Split Parenthesis Sequence into maximum valid Substrings
Last Updated :
09 Jan, 2023
Given a String S which contains balanced Parentheses Brackets ( i.e ‘(‘ and ‘)’ ), we need to split them in such a way that they form the maximum number of balanced groups.
Examples:
Input: S = “()()(()())()”
Output: (), (), (()()), ()
Input: S = “()()”
Output: (), ()
Input: S = “()()(())”
Output: (), (), (())
Approach: To solve the problem follow the below idea:
We need to declare two variables, one to keep the count of Opening Braces (say count_o) and the other to keep the count of the Closing Braces (i.e count _c). Then, we need to check when count_o and tcount _c is equal and then we need to push the current substring as a part of the result.
Follow the steps to solve the problem:
- Declare a vector (say res) to store the answer.
- Declare two counters count_o for opening braces and count_c for closing braces.
- Maintain a current substring by curr_str.
- Iterate through the string:
- Increment either count_o or count_c according to the combination of braces in the string.

§ **Spatial question data**:
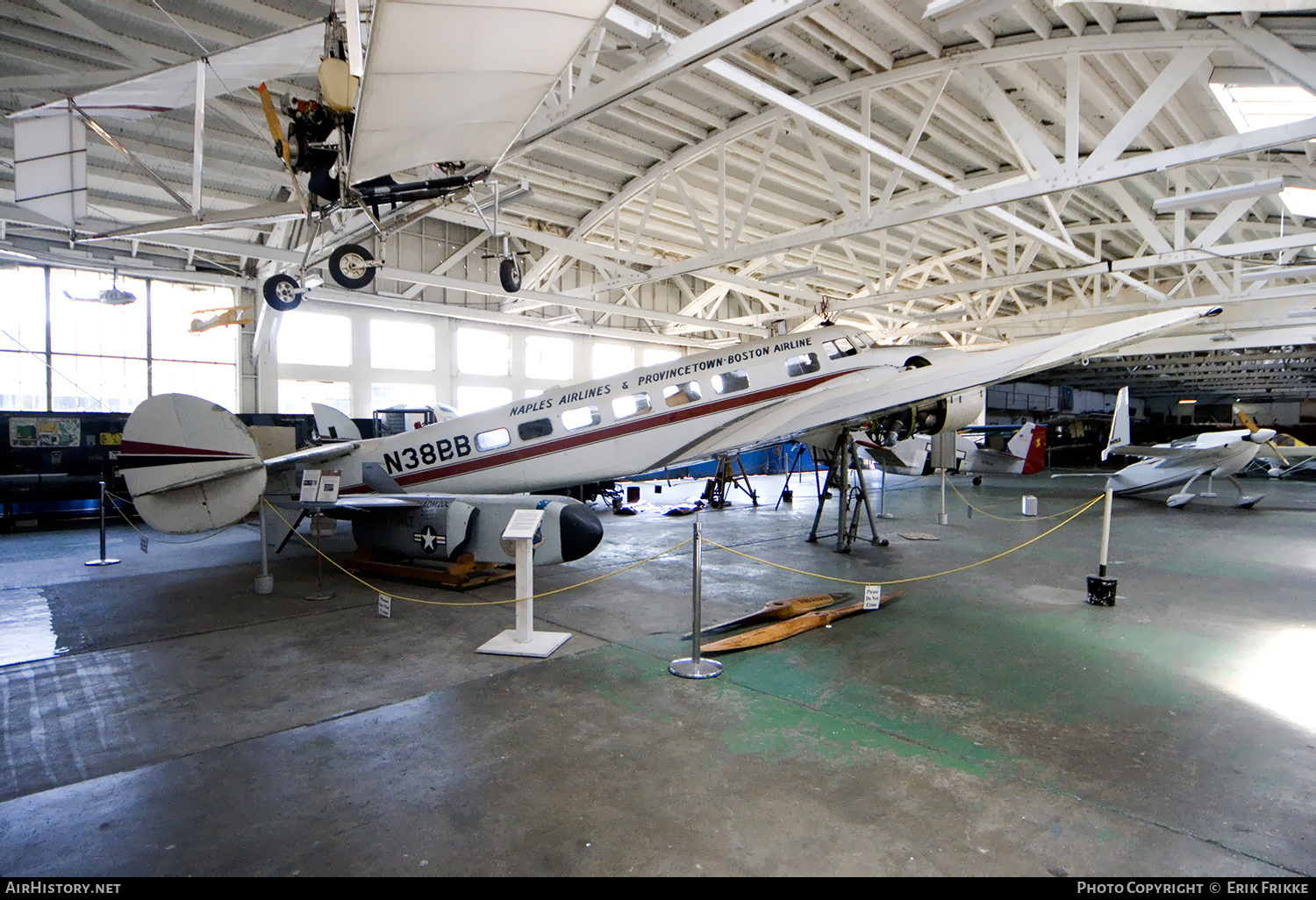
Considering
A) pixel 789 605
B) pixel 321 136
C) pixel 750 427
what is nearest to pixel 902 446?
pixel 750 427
==
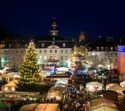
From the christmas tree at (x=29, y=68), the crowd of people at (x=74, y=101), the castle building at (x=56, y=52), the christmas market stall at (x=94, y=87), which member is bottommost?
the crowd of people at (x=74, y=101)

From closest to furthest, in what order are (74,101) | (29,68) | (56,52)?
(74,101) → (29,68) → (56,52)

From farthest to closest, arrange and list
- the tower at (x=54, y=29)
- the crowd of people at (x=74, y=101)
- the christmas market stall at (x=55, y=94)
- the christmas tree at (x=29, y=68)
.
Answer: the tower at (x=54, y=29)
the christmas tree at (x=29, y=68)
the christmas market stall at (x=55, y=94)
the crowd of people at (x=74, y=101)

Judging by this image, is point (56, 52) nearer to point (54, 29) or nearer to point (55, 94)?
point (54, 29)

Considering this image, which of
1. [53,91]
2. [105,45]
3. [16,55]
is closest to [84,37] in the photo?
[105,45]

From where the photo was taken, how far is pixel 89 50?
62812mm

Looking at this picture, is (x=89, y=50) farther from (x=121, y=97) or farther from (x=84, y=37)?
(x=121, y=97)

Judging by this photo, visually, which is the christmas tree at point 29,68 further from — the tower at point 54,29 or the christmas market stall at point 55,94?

§ **Exercise description**: Carry on the article about splitting a parenthesis sequence into balanced substrings from the point where it stops.

§ **Written response**:
- When count_o becomes equal to count_c, store the curr_str in res and redefine curr_str = “”.
- At last, return res as the result.
Below is the implementation of the above approach.
C++
#include <bits/stdc++.h>
using namespace std;
vector<string> Balanced_Groups(string s)
{
vector<string> res;
int count_o = 0;
int count_c = 0;
string curr_str = "";
int n = s.size();
if (n == 0)
return res;
for (int i = 0; i < n; i++) {
curr_str += s[i];
if (s[i] == '(') {
count_o++;
}
if (s[i] == ')') {
count_c++;
}
if (count_o == count_c) {
res.push_back(curr_str);
curr_str = "";
}
}
return res;
}
int main()
{
string s = "()()(()())()";
vector<string> v;
v = Balanced_Groups(s);
for (auto i : v)
cout << i << " ";
return 0;
}
|
Java
import java.util.*;
public class Main
{
public static void main(String[] args)
{
String s = "()()(()())()";
List<String> v = new ArrayList<>();
v = Balanced_Groups(s);
for (String i : v) {
System.out.print(i + " ");
}
}
public static List<String> Balanced_Groups(String s)
{
List<String> res = new ArrayList<>();
int count_o = 0;
int count_c = 0;
String curr_str = "";
int n = s.length();
if (n == 0)
return res;
for (int i = 0; i < n; i++) {
curr_str += s.charAt(i);
if (s.charAt(i) == '(') {
count_o++;
}
if (s.charAt(i) == ')') {
count_c++;
}
if (count_o == count_c) {
res.add(curr_str);
curr_str = "";
}
}
return res;
}
}
|
Python3
def Balanced_Groups(s):
res = []
count_o = 0
count_c = 0
curr_str = ""
n = len(s)
if n == 0:
return res
for i in range(n):
curr_str += s[i]
if s[i] == '(':
count_o += 1
if s[i] == ')':
count_c += 1
if count_o == count_c:
res.append(curr_str)
curr_str = ""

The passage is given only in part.